Optionen für Deutsche Bank und Commerzbank
Seit Bekanntwerden der ersten Gespräche, werden mehrere mögliche Szenarien einer Fusion diskutiert, von denen zwei als die realistischsten Varianten gelten dürften. In einem ersten Szenario könnten Deutsche Bank und Commerzbank eine neue Gesellschaft gründen, in die sie ihr Vermögen, das Eigenkapital, die Kredite sowie die Wertpapiere einbringen. An dieser neuen Gesellschaft würden die Aktionäre der Deutschen Bank und der Commerzbank dann jeweils Anteile erhalten – in welchem Umfang wäre Teil der zu klärenden Unternehmensbewertung.

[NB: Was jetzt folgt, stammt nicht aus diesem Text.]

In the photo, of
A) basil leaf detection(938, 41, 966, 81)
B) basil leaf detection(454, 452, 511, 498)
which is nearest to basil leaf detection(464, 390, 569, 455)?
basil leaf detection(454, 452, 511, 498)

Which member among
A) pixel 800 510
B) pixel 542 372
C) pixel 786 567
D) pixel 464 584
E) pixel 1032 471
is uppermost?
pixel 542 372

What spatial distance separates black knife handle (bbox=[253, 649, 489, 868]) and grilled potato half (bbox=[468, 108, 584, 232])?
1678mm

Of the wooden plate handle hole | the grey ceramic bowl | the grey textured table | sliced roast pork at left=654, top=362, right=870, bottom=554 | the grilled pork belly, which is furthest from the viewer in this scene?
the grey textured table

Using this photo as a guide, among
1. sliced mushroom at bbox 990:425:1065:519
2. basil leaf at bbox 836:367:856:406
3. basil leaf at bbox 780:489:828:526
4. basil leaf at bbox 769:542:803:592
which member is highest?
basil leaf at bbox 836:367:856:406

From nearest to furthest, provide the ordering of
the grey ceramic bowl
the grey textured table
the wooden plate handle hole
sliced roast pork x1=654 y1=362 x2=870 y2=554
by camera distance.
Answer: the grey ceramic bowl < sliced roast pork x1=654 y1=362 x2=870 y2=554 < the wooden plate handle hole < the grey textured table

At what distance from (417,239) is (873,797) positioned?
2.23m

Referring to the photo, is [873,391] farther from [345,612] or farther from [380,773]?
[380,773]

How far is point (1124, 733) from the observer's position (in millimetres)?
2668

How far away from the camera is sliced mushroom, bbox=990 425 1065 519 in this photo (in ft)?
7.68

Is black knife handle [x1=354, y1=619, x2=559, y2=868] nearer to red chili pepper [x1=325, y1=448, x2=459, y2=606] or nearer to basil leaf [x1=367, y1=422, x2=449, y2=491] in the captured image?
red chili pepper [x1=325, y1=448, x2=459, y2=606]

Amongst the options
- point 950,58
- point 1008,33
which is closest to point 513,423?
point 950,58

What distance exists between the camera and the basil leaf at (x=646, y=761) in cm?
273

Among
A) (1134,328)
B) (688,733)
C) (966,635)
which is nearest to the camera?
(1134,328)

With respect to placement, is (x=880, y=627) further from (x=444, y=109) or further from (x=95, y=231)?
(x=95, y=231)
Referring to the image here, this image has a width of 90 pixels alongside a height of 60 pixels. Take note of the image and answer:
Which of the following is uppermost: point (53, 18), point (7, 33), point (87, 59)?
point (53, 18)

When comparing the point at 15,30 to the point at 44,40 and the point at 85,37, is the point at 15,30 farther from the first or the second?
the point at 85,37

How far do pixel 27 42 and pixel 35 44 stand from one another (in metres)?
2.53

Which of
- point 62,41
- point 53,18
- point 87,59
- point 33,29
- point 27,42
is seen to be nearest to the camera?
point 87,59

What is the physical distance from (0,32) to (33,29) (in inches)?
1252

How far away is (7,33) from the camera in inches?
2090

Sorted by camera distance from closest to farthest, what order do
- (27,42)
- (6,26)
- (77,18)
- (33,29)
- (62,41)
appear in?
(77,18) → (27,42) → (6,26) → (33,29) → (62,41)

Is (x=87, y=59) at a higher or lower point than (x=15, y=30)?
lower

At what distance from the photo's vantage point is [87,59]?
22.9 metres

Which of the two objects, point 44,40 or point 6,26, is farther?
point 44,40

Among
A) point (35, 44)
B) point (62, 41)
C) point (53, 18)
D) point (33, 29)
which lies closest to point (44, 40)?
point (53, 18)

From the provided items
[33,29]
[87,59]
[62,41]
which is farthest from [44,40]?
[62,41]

Dem gegenüber steht eine weitere Variante: Demnach könnte die Deutsche Bank die kleinere Commerzbank übernehmen. In beiden Fällen wäre fraglich, was mit der Commerzbank-Beteiligung des deutschen Staates passieren würde: Wird der Bund Anteilseigner der fusionierten Großbank oder verkauft er seine Anteile mit Verlust an die Deutsche Bank?
Der Bund war 2009 im Zuge der Finanzkrise bei der Commerzbank eingestiegen und hält rund 16 Prozent der Anteile an dem Bankhaus. Die damaligen Bundesregierung hatte Commerzbank-Aktien im Wert von 5,1 Milliarden Euro gekauft, die heute nur noch 1,4 Milliarden Euro wert sind. Seit dem Einstieg ist der Bund der größte Commerzbank-Aktionär.
Kapitalmarkt freut sich über Fusionspläne
Obwohl die Politik als treibende Kraft der Fusionsgespräche gilt, gibt es auch Zuspruch aus den eigenen Reihen. Der FAZ zufolge sollen auch Deutsche-Bank-Aufsichtsratschef Paul Achleitner sowie der US-Großaktionär Cerberus (gut 5 Prozent) die Fusionspläne befürworten. Jedoch stehen andere Großaktionäre wie der US-Finanzinvestor Blackrock den Plänen kritisch gegenüber, wie die Süddeutsche Zeitung berichtet.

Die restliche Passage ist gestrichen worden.